There is a big scandal brewing at the Veterans Affairs Office. According to the VA's inspector general, $24 million in bonuses has been paid to thousands of technology office employees for the past two years. There are also allegations of nepotism in the technology office.

Bonuses to high-level VA employees for the past two years included sums of $73,000, $59,000 and $58,000. In all, 4,700 VA employees received a bonus in 2007. The average bonus was $2,500. A now-retired VA official, Jennifer S. Duncan, received $60,000 in bonuses herself and engaged in nepotism, claims the VA inspector general. Other VA employees, the report charges, paid college tuition for other employees.

Why are bonuses being handed out like candy at the VA? Bureaucrats playing around with taxpayers' money is, unfortunately, nothing new. However, what makes this particular corruption so outrageous is that while the VA has been tossing our tax dollars to each other, many veterans, including wounded ones seeking disability checks they earned on battlefields, have been left waiting for their checks.

The VA's technology office, where the alleged corruption has occurred, has been charged by President Barack Obama to improve its information technology so that a current backlog of disability checks can be eliminated.
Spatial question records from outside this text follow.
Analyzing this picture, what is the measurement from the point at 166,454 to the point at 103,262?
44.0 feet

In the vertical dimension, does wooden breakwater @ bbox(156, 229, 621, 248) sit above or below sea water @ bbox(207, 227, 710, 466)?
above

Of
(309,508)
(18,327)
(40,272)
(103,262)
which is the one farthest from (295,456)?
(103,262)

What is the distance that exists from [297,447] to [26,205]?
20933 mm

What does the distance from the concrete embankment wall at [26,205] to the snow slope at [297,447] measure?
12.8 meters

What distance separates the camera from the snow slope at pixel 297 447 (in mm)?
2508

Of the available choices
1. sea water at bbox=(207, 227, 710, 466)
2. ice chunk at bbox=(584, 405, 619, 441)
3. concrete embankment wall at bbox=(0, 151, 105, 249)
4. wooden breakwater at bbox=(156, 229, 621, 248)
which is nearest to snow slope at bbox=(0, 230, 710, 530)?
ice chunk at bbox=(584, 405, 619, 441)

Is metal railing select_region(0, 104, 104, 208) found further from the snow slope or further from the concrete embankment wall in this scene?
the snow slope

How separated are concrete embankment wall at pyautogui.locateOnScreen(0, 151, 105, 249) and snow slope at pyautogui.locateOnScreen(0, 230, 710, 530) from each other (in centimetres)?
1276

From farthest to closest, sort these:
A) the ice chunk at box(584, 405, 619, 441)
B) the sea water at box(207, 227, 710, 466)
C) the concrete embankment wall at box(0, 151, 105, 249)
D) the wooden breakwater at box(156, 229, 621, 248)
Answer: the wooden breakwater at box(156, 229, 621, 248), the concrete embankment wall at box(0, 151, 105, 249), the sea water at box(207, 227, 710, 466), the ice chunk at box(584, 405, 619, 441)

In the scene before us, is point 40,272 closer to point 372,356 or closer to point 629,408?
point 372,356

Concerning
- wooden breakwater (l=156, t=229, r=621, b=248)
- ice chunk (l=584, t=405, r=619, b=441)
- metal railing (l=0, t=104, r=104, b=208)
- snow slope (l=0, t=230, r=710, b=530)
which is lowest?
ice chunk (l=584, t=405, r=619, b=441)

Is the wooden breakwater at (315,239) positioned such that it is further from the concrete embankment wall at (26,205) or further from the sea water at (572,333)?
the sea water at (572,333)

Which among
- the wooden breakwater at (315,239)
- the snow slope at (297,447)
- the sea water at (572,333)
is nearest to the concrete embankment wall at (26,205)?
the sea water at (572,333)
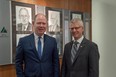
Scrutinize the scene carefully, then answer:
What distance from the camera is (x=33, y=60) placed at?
2234mm

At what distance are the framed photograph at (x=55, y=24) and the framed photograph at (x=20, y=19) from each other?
0.40m

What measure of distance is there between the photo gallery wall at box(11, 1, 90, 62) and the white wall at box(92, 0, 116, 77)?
0.57 m

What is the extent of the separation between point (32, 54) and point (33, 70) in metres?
0.19

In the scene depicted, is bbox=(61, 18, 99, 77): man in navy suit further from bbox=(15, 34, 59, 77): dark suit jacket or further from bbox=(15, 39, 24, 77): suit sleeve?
bbox=(15, 39, 24, 77): suit sleeve

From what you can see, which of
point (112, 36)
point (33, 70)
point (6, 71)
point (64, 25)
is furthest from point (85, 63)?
point (112, 36)

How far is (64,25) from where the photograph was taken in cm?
389

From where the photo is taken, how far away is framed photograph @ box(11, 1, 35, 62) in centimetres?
301

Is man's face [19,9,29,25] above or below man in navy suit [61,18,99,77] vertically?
above

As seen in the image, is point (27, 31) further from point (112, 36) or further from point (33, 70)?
point (112, 36)

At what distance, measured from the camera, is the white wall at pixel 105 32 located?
15.3ft

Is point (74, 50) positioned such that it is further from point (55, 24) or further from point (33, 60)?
point (55, 24)

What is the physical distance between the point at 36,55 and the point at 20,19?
107 cm

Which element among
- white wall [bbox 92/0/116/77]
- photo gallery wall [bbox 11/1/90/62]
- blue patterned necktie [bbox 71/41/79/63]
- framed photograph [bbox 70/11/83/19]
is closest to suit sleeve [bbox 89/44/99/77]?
blue patterned necktie [bbox 71/41/79/63]

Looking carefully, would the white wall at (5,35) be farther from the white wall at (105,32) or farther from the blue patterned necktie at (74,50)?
the white wall at (105,32)
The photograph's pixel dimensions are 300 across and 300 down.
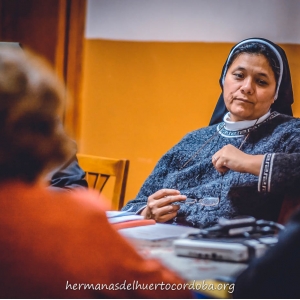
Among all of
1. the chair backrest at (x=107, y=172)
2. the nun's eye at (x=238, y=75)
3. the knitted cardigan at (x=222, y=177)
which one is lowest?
the chair backrest at (x=107, y=172)

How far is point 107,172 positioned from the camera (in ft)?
5.43

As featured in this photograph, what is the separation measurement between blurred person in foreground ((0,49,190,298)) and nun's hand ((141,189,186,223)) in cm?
59

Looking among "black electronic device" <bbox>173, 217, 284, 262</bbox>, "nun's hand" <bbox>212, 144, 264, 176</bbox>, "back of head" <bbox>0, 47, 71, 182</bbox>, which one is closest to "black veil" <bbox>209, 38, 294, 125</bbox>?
"nun's hand" <bbox>212, 144, 264, 176</bbox>

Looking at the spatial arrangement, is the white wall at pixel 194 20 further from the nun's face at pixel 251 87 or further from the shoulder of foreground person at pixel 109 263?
the shoulder of foreground person at pixel 109 263

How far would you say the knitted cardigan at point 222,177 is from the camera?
49.9 inches

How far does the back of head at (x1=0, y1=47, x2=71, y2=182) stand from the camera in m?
0.66

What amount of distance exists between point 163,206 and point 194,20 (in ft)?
3.13

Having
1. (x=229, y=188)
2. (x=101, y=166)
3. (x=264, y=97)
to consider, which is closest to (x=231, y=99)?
(x=264, y=97)

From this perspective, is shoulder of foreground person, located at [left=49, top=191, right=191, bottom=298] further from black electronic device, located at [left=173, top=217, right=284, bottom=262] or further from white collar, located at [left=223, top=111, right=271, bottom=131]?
white collar, located at [left=223, top=111, right=271, bottom=131]

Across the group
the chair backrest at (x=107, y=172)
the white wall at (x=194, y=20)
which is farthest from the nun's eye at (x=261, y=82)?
the chair backrest at (x=107, y=172)

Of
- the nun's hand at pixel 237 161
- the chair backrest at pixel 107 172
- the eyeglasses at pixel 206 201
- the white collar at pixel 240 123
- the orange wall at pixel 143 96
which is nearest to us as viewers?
the nun's hand at pixel 237 161

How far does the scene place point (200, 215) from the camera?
51.6 inches

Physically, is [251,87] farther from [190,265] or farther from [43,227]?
[43,227]

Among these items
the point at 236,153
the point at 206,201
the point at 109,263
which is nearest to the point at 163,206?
the point at 206,201
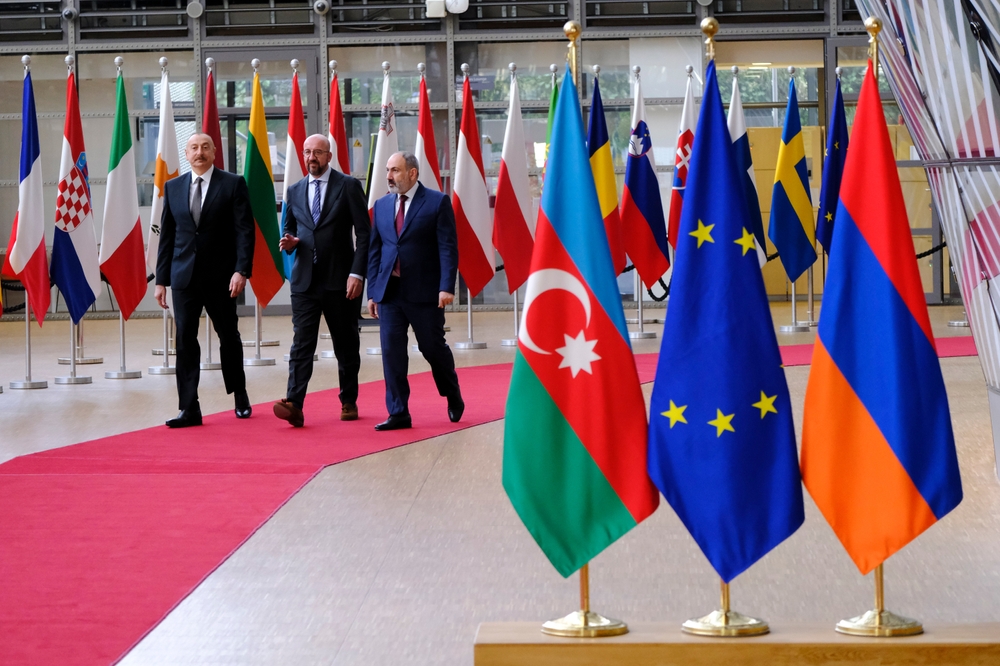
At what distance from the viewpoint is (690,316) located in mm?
2551

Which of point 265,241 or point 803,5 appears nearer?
point 265,241

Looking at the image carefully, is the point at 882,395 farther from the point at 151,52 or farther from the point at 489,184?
the point at 151,52

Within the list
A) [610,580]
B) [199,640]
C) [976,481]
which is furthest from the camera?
[976,481]

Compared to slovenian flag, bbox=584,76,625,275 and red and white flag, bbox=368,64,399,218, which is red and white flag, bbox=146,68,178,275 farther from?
slovenian flag, bbox=584,76,625,275

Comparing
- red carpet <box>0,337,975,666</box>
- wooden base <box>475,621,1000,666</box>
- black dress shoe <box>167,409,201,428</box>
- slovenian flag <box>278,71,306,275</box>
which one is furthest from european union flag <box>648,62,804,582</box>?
slovenian flag <box>278,71,306,275</box>

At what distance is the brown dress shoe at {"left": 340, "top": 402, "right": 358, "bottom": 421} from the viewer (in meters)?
6.96

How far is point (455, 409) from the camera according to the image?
266 inches

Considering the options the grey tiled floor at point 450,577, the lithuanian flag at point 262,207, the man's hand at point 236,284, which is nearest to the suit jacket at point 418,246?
the man's hand at point 236,284

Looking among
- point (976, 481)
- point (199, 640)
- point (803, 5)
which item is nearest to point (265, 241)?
point (976, 481)

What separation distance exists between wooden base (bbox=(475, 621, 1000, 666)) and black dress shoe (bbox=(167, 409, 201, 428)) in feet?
15.0

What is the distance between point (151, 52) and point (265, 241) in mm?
8189

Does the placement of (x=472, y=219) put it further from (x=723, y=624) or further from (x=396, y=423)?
(x=723, y=624)

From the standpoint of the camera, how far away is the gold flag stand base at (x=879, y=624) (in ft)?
8.25

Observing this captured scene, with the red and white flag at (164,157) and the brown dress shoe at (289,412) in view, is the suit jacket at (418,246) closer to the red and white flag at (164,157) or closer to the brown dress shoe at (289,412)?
the brown dress shoe at (289,412)
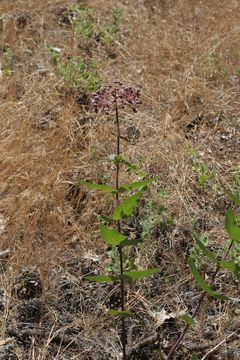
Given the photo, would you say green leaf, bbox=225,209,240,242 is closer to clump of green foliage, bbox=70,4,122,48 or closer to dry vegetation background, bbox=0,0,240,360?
dry vegetation background, bbox=0,0,240,360

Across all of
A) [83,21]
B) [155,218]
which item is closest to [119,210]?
[155,218]

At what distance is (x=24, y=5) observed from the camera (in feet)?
15.5

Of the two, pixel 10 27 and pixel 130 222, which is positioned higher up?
pixel 10 27

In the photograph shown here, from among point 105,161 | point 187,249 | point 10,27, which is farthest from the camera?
point 10,27

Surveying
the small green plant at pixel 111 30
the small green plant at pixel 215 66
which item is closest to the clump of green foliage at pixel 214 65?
the small green plant at pixel 215 66

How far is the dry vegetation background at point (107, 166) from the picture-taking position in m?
2.48

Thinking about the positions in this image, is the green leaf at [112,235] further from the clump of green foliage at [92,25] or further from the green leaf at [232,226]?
the clump of green foliage at [92,25]

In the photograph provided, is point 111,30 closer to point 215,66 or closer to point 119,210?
point 215,66

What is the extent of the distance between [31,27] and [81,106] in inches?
43.9

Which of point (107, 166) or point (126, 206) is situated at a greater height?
point (126, 206)

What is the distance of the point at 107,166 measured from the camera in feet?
10.8

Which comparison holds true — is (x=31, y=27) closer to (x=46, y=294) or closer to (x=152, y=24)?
A: (x=152, y=24)

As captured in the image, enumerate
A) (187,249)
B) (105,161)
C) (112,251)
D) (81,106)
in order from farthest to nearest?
(81,106) < (105,161) < (187,249) < (112,251)

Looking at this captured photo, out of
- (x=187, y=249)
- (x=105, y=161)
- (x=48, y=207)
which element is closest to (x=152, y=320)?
(x=187, y=249)
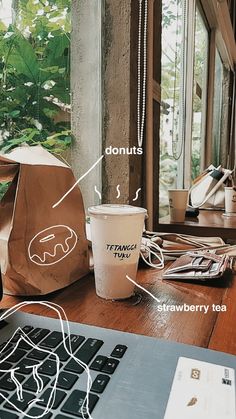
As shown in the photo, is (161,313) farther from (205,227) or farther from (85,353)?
(205,227)

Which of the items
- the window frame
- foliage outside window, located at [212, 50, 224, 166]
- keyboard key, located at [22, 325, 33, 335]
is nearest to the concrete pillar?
keyboard key, located at [22, 325, 33, 335]

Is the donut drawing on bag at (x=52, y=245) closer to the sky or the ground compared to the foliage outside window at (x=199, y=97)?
closer to the ground

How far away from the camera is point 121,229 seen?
62 centimetres

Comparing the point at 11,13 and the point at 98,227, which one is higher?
the point at 11,13

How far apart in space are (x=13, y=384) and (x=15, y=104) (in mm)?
731

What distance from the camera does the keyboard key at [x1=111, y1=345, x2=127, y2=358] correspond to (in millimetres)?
434

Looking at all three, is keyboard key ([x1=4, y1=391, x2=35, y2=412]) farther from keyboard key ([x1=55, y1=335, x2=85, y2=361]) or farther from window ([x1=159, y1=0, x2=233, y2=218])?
window ([x1=159, y1=0, x2=233, y2=218])

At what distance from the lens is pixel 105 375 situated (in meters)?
0.39

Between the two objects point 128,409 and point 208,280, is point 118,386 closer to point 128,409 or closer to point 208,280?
point 128,409

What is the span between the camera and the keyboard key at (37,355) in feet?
1.40

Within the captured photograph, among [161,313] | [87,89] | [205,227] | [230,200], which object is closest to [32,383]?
[161,313]

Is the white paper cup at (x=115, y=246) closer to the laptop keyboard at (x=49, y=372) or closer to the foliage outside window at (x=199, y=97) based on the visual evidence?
the laptop keyboard at (x=49, y=372)

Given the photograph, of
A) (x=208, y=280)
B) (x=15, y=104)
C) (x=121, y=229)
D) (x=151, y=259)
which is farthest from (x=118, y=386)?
(x=15, y=104)

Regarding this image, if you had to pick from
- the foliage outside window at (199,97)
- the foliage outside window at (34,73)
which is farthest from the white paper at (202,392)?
the foliage outside window at (199,97)
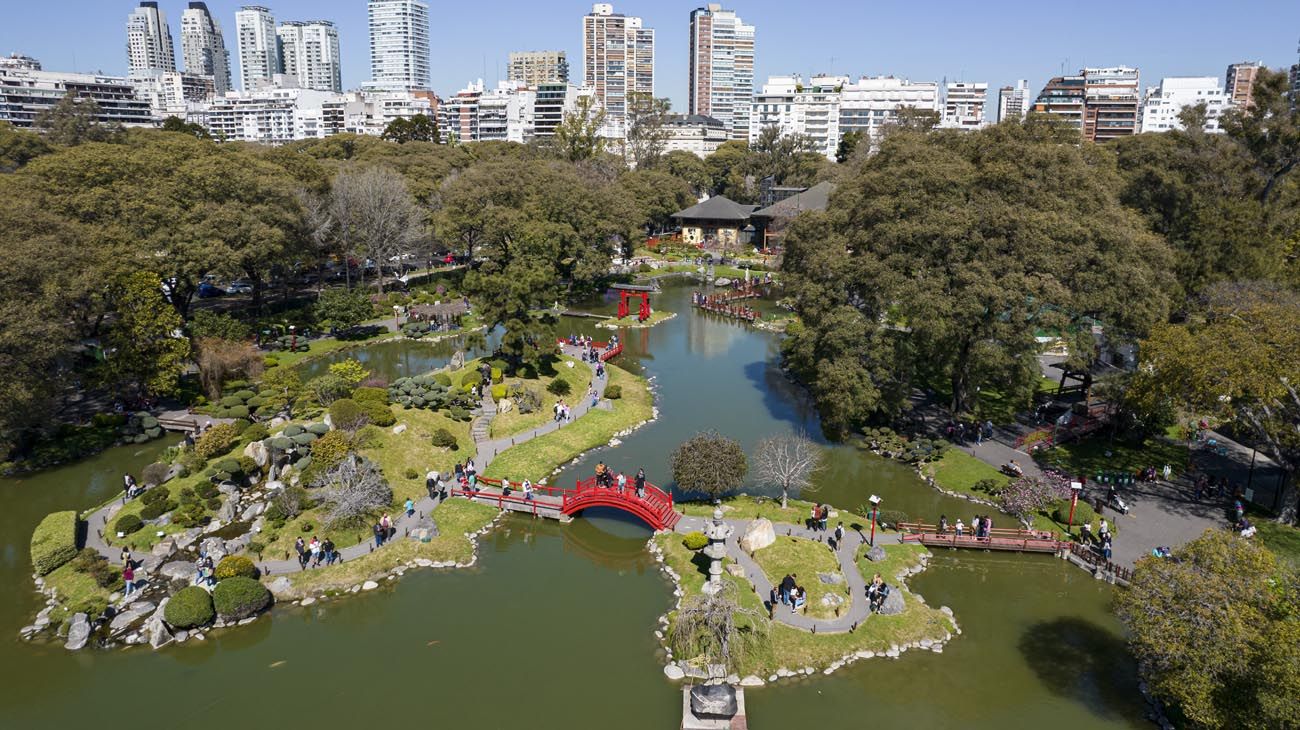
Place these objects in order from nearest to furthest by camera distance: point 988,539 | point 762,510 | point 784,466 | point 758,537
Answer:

The administration wants checks to be issued seamlessly and without delay.

As we mentioned, so far that has not happened. Many disabled vets have been waiting months for their delayed checks. How disgusting that the VA office entrusted with helping our vets spent a considerable amount of energy handing money to each other.

This isn't the first time the VA has slapped obscenely large, unearned bonuses to employees. In 2006, VA employees received $3.8 million in bonus checks.

Apparently nothing was learned from that incident of greed. It is frustrating to witness so many cases of persons entrusted with our tax dollars spending recklessly or greedily filling their own coffers. Look at the health care debate, where Big Pharma fills pols' campaign coffers with hundreds of billions of dollars and wins such cost-busting concessions as long delays before super-expensive medications can go generic in the U.S.

Members of Congress have promised an investigation into the VA's latest financial shenanigans. We hope they do a thorough job and that it leads to the VA cleaning up its operations. A better emphasis on getting checks to vets and an end to bonuses would be a great start.